Dikisahkan di dalam Kitab Nafahat al-Unsi min Hadharat al-Qudsi karya Mulla ‘Abdurrahman al-Jami bahwa setelah mendengarkan ungkapan Syaikh Abubakar al-Hamadzani bahwa pernyataan beliau mirip dengan pernyataan Syaikh Husin bin Manshur al-Hallaj, Syaikh ‘Abdullah al-Bulyani mengatakan:
“Jika aku sampai mengeluarkan suara, aku sanggup menciptakan seratus ribu Syaikh Husin bin Manshur al-Hallaj.” Setelah Syaikh ‘Abdullah al-Bulyani menyelesaikan ungkapannya itu, Syaikh Abubakar al-Hamadzani mengambil tongkat dan melemparkannya kepada beliau.

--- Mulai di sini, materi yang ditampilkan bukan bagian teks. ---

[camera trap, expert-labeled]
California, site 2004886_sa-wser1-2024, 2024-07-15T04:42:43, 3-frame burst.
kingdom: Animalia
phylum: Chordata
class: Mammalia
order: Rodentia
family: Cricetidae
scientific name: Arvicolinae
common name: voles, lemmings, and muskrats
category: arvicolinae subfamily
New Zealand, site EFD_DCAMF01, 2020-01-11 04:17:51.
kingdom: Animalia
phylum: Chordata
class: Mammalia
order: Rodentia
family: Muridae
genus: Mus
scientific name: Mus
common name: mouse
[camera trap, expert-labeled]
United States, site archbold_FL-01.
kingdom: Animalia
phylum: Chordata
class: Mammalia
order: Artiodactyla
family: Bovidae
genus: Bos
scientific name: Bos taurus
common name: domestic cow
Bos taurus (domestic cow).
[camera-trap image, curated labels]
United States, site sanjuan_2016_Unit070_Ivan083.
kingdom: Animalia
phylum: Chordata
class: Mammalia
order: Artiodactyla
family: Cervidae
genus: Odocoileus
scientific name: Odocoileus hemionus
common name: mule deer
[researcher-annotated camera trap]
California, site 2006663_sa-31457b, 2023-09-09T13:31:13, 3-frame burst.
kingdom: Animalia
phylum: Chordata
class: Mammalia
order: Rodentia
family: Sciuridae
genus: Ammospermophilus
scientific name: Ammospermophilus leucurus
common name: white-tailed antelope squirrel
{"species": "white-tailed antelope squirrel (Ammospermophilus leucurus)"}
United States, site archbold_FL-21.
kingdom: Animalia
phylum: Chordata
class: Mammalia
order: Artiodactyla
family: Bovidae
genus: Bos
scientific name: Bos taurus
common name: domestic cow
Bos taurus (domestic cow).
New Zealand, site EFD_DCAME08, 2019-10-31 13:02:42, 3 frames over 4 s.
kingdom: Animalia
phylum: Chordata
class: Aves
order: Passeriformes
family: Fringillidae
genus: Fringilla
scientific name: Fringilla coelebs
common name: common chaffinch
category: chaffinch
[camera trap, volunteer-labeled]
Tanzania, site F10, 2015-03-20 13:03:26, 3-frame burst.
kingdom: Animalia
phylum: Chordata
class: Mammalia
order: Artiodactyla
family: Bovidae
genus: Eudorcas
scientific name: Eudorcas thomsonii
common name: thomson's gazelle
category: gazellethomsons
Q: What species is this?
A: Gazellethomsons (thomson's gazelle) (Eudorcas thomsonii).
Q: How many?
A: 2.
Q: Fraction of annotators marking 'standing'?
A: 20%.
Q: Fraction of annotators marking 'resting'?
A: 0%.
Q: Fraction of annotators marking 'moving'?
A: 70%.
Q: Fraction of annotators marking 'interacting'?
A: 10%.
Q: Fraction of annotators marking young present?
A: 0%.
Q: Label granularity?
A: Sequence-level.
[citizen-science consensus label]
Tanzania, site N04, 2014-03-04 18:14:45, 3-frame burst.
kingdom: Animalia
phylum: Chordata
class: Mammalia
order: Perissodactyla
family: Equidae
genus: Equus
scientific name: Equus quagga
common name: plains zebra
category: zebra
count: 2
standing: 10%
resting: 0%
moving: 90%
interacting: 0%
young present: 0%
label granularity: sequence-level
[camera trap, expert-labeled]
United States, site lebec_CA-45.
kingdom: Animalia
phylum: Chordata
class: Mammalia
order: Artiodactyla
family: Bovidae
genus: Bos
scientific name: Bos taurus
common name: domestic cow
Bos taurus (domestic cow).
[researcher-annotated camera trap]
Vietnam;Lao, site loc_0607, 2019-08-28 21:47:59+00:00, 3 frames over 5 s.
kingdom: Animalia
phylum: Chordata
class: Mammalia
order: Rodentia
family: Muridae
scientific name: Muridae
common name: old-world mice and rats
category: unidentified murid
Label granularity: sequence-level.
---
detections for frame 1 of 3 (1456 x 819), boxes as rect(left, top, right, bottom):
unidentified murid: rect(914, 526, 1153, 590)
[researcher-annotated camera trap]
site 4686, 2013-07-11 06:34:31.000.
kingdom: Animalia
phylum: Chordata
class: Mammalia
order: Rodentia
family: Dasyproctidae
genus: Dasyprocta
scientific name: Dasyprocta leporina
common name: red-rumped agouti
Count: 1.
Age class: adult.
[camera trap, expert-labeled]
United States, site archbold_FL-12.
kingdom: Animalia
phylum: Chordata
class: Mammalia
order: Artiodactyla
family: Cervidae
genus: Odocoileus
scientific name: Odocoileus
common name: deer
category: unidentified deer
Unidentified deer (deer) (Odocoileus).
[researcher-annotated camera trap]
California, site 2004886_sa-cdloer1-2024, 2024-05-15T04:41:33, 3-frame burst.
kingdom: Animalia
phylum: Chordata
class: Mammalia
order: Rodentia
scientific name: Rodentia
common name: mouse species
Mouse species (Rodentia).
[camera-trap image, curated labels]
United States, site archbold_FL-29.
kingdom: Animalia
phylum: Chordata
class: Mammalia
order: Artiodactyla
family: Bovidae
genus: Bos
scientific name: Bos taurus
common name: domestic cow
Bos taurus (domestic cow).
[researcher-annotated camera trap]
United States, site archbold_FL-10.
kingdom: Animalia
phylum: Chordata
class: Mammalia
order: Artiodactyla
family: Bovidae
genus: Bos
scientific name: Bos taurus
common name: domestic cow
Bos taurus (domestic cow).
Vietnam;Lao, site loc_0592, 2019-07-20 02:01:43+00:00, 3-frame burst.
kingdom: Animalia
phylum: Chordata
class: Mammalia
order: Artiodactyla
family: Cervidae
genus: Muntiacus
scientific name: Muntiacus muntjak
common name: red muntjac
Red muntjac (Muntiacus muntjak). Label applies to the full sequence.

Beliau bergerak dari tempatnya. Dan Allah Ta’ala mengembalikan tongkat itu kepada Syaikh Abubakar al-Hamadzani. Dia murka kepada Syaikh ‘Abdullah al-Bulyani sejadi-jadinya dan mengatakan: “Mereka menyalib Syaikh Husin bin Manshur al-Hallaj dan beliau tidak lari. Dan engkau karena takut terhadap tongkat, lari.”
“Tidak larinya Syaikh Husin bin Manshur al-Hallaj itu karena kekurangannya. Jika tidak, pasti beliau lari. Karena di sisi Allah Ta’ala, semuanya sama.” Setelah Syaikh ‘Abdullah al-Bulyani menyatakan hal seperti itu, dia berkata: “Ya, engkau memakan rumput.” Syaikh ‘Abdullah al-Bulyani menanggapi: “Ya, rumput hakikat.”
Syaikh Abubakar al-Hamadzani mengatakan kepada Syaikh ‘Abdullah al-Bulyani: “Selamat datang wahai engkau yang sangat menyenangkan. Ke marilah dan duduklah di atas sajadahku. Dan jagalah kondisi rohanimu. Oke, yang maksud dengan tidak larinya Syaikh Husin bin Manshur al-Hallaj termasuk kekurangan, dalilnya apa?”
Syaikh ‘Abdullah al-Bulyani menjawab: “Orang yang mengaku sanggup menaiki kuda sebagaimana semestinya, kemudian dia naik, lalu tidak sanggup menggerakkannya, bahkan dia lari darinya, apakah orang itu sanggup untuk menaiki kuda?” Tentu saja orang itu tidak sanggup untuk menaiki kuda.
Syaikh Abubakar al-Hamadzani menanggapi kenyataan itu: “Engkau benar. Orang yang tidak sanggup menggerakkan tali kekang kuda, sungguh itu merupakan kekurangan di dalam menaiki kuda. Dan engkau benar. Tidaklah aku melihat orang yang sepertimu di dalam kecerdasan, kecuali engkau pasti mengalahkannya.”
Apa pendapatmu tentang dilempar dengan tongkat dan tidak bergerak? Bukankah hal itu merupakan tindakan kebodohan? Kalau memang hal itu merupakan tindakan kebodohan, kenapa Syaikh Husin bin Manshur al-Hallaj diam saja ketika beliau mau dieksekusi? Kenapa beliau kok tidak menyelamatkan diri?
Saya kira berbeda antara apa yang dilakukan oleh Syaikh ‘Abdullah al-Bulyani dengan apa yang dialami oleh Syaikh Husin bin Manshur al-Hallaj. Syaikh ‘Abdullah al-Bulyani berada di dalam kecerdasan, bahkan kecerdasan beliau melebihi kecerdasan umat di masanya. Sementara Syaikh Husin bin Manshur al-Hallaj berada dalam kemabukan pada Allah Ta’ala.
Sedangkan dia yang berada dalam kemabukan cinta kepada hadiratNya tidak akan peduli pada apa pun. Termasuk terhadap taring-taring kematian sekali pun, apalagi cuma pedang, kelewang, celurit dan lain sebagainya. Semua itu terlampau kecil di hadapan orang yang mabuk rindu kepada Allah Ta’ala. Wallahu a’lamu bish-shawab.